WALLEY, or WALEY (HENRY), bookseller in London; Harts Horn in Foster Lane (?) 1608-55. Grandson of John Walley, or Waley, stationer of London, 1546-86, son of Robert Walley, or Waley, stationer of London, 1578-93. Clerk of the Company of Stationers, 1630-1640. Master of the Company of Stationers in 1655. [Arber, v. 271.]

WALLEY (JOSEPH), bookseller in London, 1666. Stated in a document of that date to be "a great factor for the sectaries." [Domestic State Papers, Charles II, 121, 372.] He was possibly a son of the preceding and in business with him.

WALLIS (ELISHA), bookseller in London, (1) Three Black Lyons in the Old Bayley, 1656; (2) At the [Golden] Horse-shoe in the [Great] Old Bayley, 1656-61. His name is found on the imprint to an edition of Robert Burton's Anatomy of Melancholy, 1660.
········
§ Exercises to complete
1) According to the bookseller entries, in what year was Henry Walley Master of the Company of Stationers?
2) Using the bookseller entries, explain what supports the description of Joseph Walley as "a great factor for the sectaries."
3) List every person with the surname Walley (or Waley) who is named in the bookseller entries.
········
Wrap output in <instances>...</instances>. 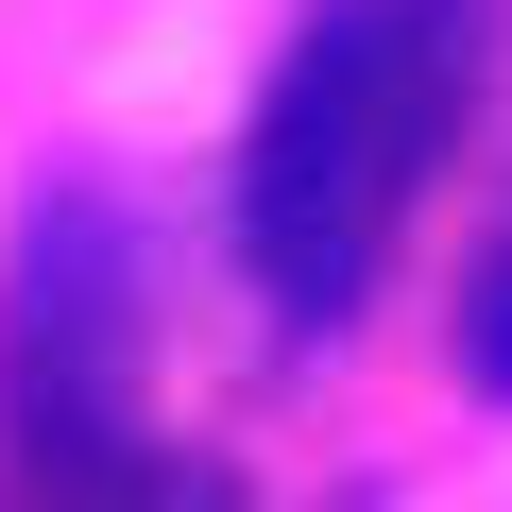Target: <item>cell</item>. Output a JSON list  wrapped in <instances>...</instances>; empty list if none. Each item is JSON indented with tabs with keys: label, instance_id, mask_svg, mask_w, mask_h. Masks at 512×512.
<instances>
[{
	"label": "cell",
	"instance_id": "obj_3",
	"mask_svg": "<svg viewBox=\"0 0 512 512\" xmlns=\"http://www.w3.org/2000/svg\"><path fill=\"white\" fill-rule=\"evenodd\" d=\"M137 512H239V495H222V478H171V461H154V495H137Z\"/></svg>",
	"mask_w": 512,
	"mask_h": 512
},
{
	"label": "cell",
	"instance_id": "obj_1",
	"mask_svg": "<svg viewBox=\"0 0 512 512\" xmlns=\"http://www.w3.org/2000/svg\"><path fill=\"white\" fill-rule=\"evenodd\" d=\"M461 86H478V0H325L291 35L239 137V256L291 325H342L376 291L427 154L461 137Z\"/></svg>",
	"mask_w": 512,
	"mask_h": 512
},
{
	"label": "cell",
	"instance_id": "obj_2",
	"mask_svg": "<svg viewBox=\"0 0 512 512\" xmlns=\"http://www.w3.org/2000/svg\"><path fill=\"white\" fill-rule=\"evenodd\" d=\"M461 376H478V393H512V222H495L478 274H461Z\"/></svg>",
	"mask_w": 512,
	"mask_h": 512
}]
</instances>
········
§ Outputs for the tasks
1) 1655.

2) The description comes from a document dated 1666, the same year given for his bookselling in London. The entry cites it as Domestic State Papers, Charles II, 121, 372.

3)
- Henry Walley
- John Walley
- Robert Walley
- Joseph Walley